Climate Change Computers Construct Convoluted Calculations, Causing Concern

  • On: 01/21/2009 11:30:14
  • In: Energy Crisis, Global Warming Fraud, and the Environment
  • By Isaac MacMillen

    “[W]e must get the science right, or we shall get the policy wrong.”—Christopher Monckton of Brenchley, “Climate Sensitivity Reconsidered.”

    The American people are finally beginning to come to terms with the idea that anthropogenic global warming—in other words, warming primarily caused by humans—may be far more shadow than substance.

    As a Rasmussen poll revealed earlier this week, 44 percent of Americans now believe that global warming is caused by “long-term planetary trends.” That’s up 10 percent from nearly eight months ago, when only 34 percent thought so. Likewise, the number of Americans who believe in man-made global warming dropped from 47 percent to 41 percent.

    In so doing, the American people are joining thousands of prominent scientists in strongly questioning the assumptions behind one of the Hard Left’s favorite policy schemes—using phony claims about climate change to stage a socialist coup. In light of this opinion shift, it is appropriate to once again draw attention to the bogus science behind so-called anthropogenic global warming.

    The issue was raised anew with the latest reports of Britain’s Met Office and its carbon-spewing supercomputer revealing “terrifying” details of how the world will look in the year 2100. According to the Met, the temperature could rise as high as 7 degrees Celsius from pre-industrial levels. And, if accurate, those are startling claims. But are they really accurate?

    The fact is, the accuracy of many temperature-modeling computers has been called into question as of late. Christopher Monckton of Brenchley, a British statesman and environmental activist, notes in his article for the American Physical Society that the United Nation’s computer systems have failed to accurately predict modern climate phenomena on multiple occasions.
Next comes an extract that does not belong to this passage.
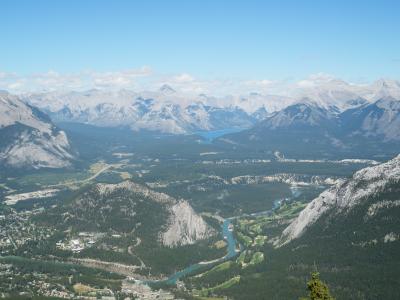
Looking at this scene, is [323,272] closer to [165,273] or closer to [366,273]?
[366,273]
    He points out that the computer models failed to predict the fall in sea-surface absolute temperature between 1940-1975, the 50 years of cooling in Antarctica, the the absence of global warming since 2003, the Madden-Julian intraseasonal oscillation, the Quasi-Biennial Oscillation in the tropical stratosphere, and so on and so forth, ad infinitum, ad nauseum.

    Equally as dubious are the 22 computer models discovered by the Heartland Institute to have inaccurately predicted the temperature over the past three decades. “Computer models that form the basis for future global warming predictions have projected significantly more warming in recent years than has actually occurred ,” they state. The question is begged: If their observable predictions are false, then why should we rely so heavily upon their fanciful projections to guide our future policies?
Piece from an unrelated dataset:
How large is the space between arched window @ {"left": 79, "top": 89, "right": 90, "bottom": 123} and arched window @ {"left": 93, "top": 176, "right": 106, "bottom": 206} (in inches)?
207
    Yet when evaluating claims made by global warming apologists, many people (especially in the Halls of Congress and the Mainstream Media) fail to note that the “science” of global warming is not based upon accurate observations at all, but upon computer projections. Projections that have repeatedly demonstrated across-the-board inaccuracy.
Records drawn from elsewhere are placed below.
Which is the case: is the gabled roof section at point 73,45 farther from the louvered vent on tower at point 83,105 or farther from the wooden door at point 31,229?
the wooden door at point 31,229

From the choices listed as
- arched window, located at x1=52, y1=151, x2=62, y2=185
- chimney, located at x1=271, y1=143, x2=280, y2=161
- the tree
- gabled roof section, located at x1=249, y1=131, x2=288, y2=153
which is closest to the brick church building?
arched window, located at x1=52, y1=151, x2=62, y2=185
    Perhaps it is time for scientists at the UN and Met Office to return to the roots of science—observation-based theory—and reject the projections of gloom and doom, which, after all, are appearing to be less and less likely as time elapses. If they continue to chase after the likes of Al Gore and his inconvenient theories, they will increasingly be left behind, and those remaining scientists, who focus on objective facts, will take the forefront. And in this ever-changing world, with starving populations and diminished food supplies (with no thanks to global warming-inspired Ethanol), one would think that there are too many other serious issues that demand their immediate attention.

    Reports are indicating that the global warming frenzy has peaked. Increasing numbers of scientists are jumping off the hot earth-hysteria bandwagon, and Americans are beginning to join them en masse. It is time for the rest of the scientific community to follow. And they can leave their carbon-spewing supercomputer (and its 14,400 metric tons of annual debris) back at the Met Office of Dubious Discoveries.

    Isaac MacMillen is a contributing editor of ALG News Bureau.